Passage.
>> BEGIN
Ecosyste.ms: Awesome

An open API service indexing awesome lists of open source software.

Awesome Lists | Featured Topics | Projects

https://github.com/emichael/dslabs

Distributed Systems Labs and Framework
https://github.com/emichael/dslabs

distributed-systems university-project

Last synced: about 14 hours ago
JSON representation

Distributed Systems Labs and Framework

Awesome Lists containing this project

README

        

**DO NOT DISTRIBUTE OR PUBLICLY POST SOLUTIONS TO THESE LABS. MAKE ALL FORKS OF
THIS REPOSITORY WITH SOLUTION CODE PRIVATE.**

# Distributed Systems Labs and Framework

[Ellis Michael](http://ellismichael.com/)
*University of Washington*

DSLabs is a new framework for creating, testing, model checking, visualizing,
and debugging distributed systems lab assignments.

The best way to understand distributed systems is by implementing them. And as
the old saying goes, "practice doesn't make perfect, perfect practice makes
perfect." That is, it's one thing to write code which usually works; it's
another thing entirely to write code which works in all cases. The latter
endeavor is far more useful for understanding the complexities of the
distributed programming model and specific distributed protocols.
>> END
Task goal.
Please reproduce the DSLabs page word for word, starting at "DSLabs is a" and ending at "specific distributed protocols.".

Excerpted data.
>> BEGIN
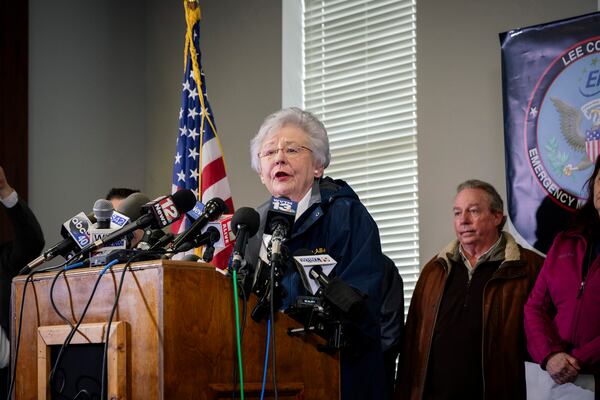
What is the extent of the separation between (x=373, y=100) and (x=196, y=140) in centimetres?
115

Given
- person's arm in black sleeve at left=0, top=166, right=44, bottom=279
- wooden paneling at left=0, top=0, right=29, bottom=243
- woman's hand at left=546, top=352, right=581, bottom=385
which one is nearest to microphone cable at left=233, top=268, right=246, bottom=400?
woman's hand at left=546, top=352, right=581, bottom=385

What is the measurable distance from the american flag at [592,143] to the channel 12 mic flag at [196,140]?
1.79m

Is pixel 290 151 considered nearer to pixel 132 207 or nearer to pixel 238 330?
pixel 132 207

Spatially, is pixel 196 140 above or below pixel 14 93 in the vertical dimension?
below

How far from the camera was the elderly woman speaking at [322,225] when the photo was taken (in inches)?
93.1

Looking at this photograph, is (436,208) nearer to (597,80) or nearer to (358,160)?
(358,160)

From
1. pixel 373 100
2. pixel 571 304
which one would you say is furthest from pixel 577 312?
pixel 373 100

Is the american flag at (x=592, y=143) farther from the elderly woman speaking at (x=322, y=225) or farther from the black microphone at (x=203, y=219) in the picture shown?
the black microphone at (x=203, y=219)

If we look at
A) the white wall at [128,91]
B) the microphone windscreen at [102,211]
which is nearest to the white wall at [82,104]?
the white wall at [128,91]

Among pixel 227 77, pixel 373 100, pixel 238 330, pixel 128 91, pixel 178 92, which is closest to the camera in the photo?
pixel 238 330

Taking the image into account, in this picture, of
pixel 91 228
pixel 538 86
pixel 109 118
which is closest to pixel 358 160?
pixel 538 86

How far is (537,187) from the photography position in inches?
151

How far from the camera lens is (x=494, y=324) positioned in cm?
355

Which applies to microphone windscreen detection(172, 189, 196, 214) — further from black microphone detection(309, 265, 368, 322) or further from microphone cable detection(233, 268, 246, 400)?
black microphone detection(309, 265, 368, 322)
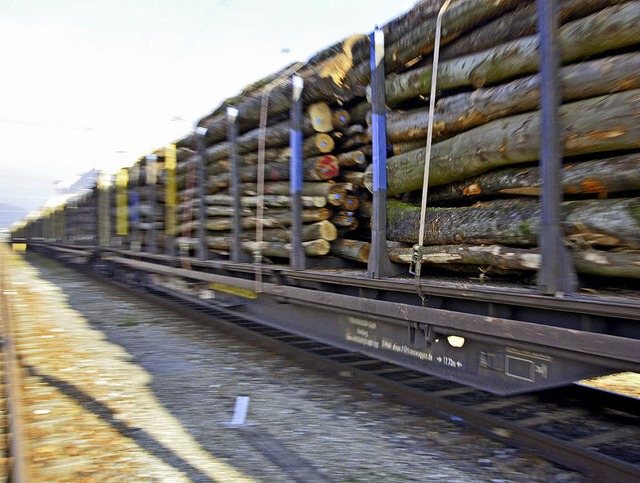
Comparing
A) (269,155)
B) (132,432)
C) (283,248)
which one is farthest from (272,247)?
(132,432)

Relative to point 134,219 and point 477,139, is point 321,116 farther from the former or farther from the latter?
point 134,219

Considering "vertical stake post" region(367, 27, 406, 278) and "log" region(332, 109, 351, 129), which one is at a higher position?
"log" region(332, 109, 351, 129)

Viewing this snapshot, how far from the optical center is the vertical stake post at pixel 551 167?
>> END
Final answer.
DSLabs is a new framework for creating, testing, model checking, visualizing,
and debugging distributed systems lab assignments.

The best way to understand distributed systems is by implementing them. And as
the old saying goes, "practice doesn't make perfect, perfect practice makes
perfect." That is, it's one thing to write code which usually works; it's
another thing entirely to write code which works in all cases. The latter
endeavor is far more useful for understanding the complexities of the
distributed programming model and specific distributed protocols.